__Instructions to follow__:
Restate each of the lines below word for word and drop every picture.

__Provided material__:
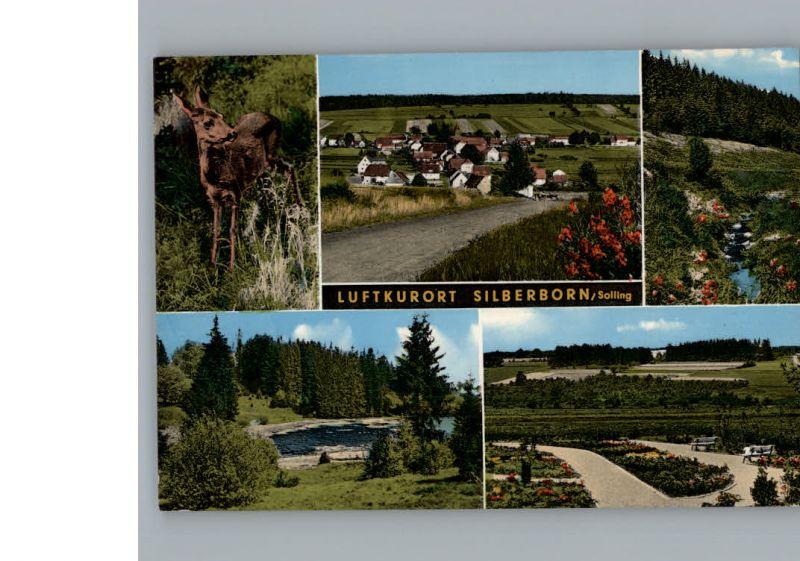 Silberborn  / Holzminden /Holzminden LKR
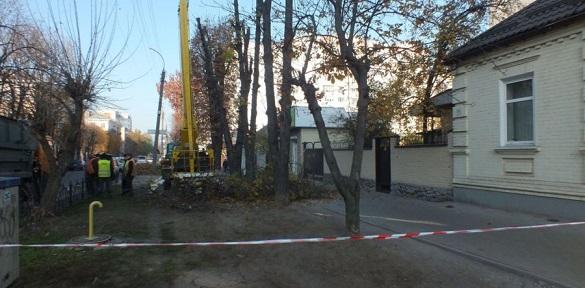 У середмісті Черкас кронують дерева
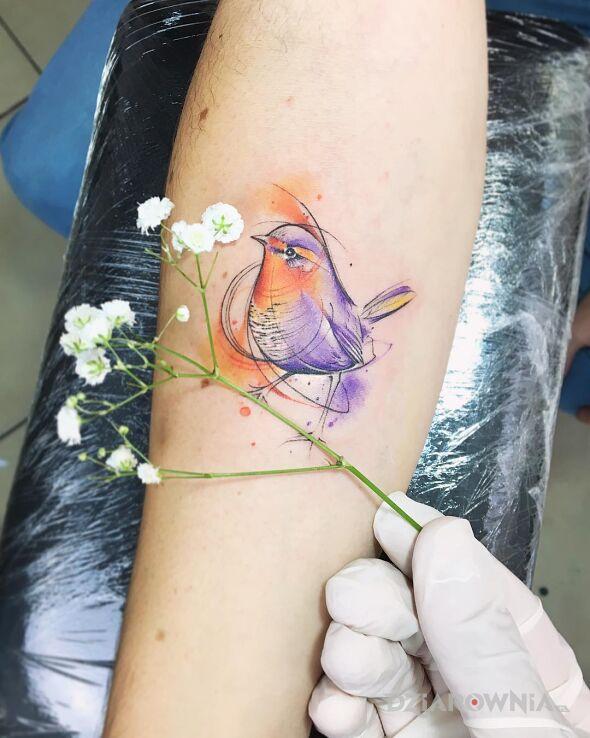 Tatuaż ptaszeczek w motywie kolorowe i stylu graficzne / ilustracyjne na przedramieniu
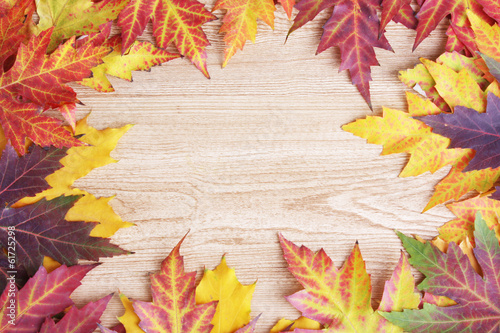 vivid autumn maple leaves on wooden background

__Response__:
 Silberborn  / Holzminden /Holzminden LKR
 У середмісті Черкас кронують дерева
 Tatuaż ptaszeczek w motywie kolorowe i stylu graficzne / ilustracyjne na przedramieniu
 vivid autumn maple leaves on wooden background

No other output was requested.